## Information given
◇ ◇ ◇ ◇
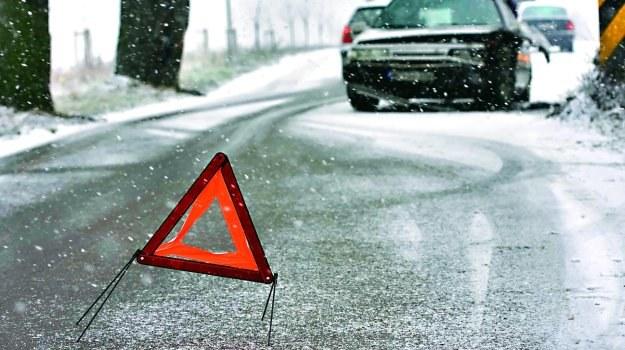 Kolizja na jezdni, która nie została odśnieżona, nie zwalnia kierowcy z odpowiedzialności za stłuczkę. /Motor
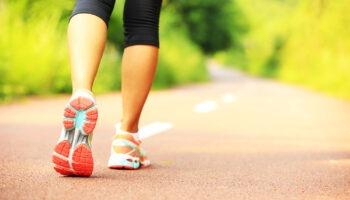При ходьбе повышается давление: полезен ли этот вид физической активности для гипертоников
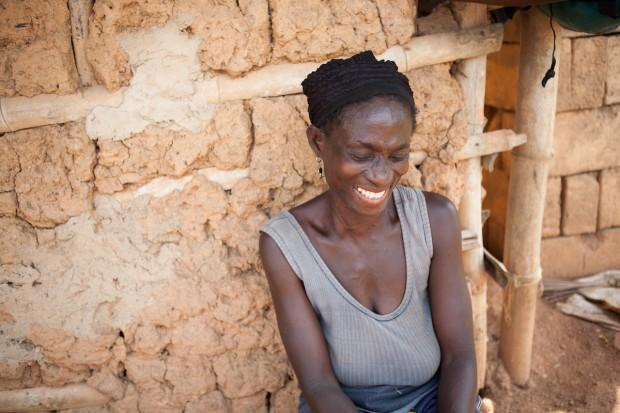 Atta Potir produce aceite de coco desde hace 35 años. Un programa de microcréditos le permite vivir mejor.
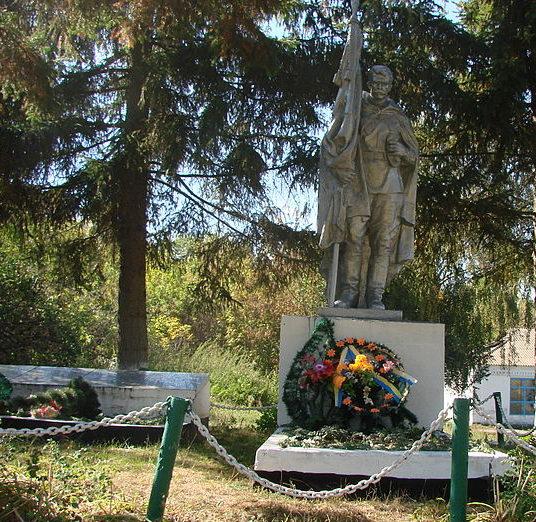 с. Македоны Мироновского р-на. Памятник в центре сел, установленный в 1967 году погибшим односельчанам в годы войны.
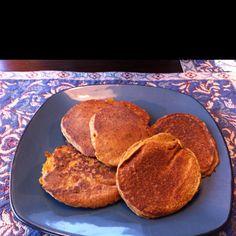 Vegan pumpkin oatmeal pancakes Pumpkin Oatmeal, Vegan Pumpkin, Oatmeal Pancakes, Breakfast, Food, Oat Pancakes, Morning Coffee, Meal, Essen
◇ ◇ ◇ ◇
## Assignment
Give the records above again verbatim, pictures omitted.

## Result below
 Kolizja na jezdni, która nie została odśnieżona, nie zwalnia kierowcy z odpowiedzialności za stłuczkę. /Motor
При ходьбе повышается давление: полезен ли этот вид физической активности для гипертоников
 Atta Potir produce aceite de coco desde hace 35 años. Un programa de microcréditos le permite vivir mejor.
 с. Македоны Мироновского р-на. Памятник в центре сел, установленный в 1967 году погибшим односельчанам в годы войны.
 Vegan pumpkin oatmeal pancakes Pumpkin Oatmeal, Vegan Pumpkin, Oatmeal Pancakes, Breakfast, Food, Oat Pancakes, Morning Coffee, Meal, Essen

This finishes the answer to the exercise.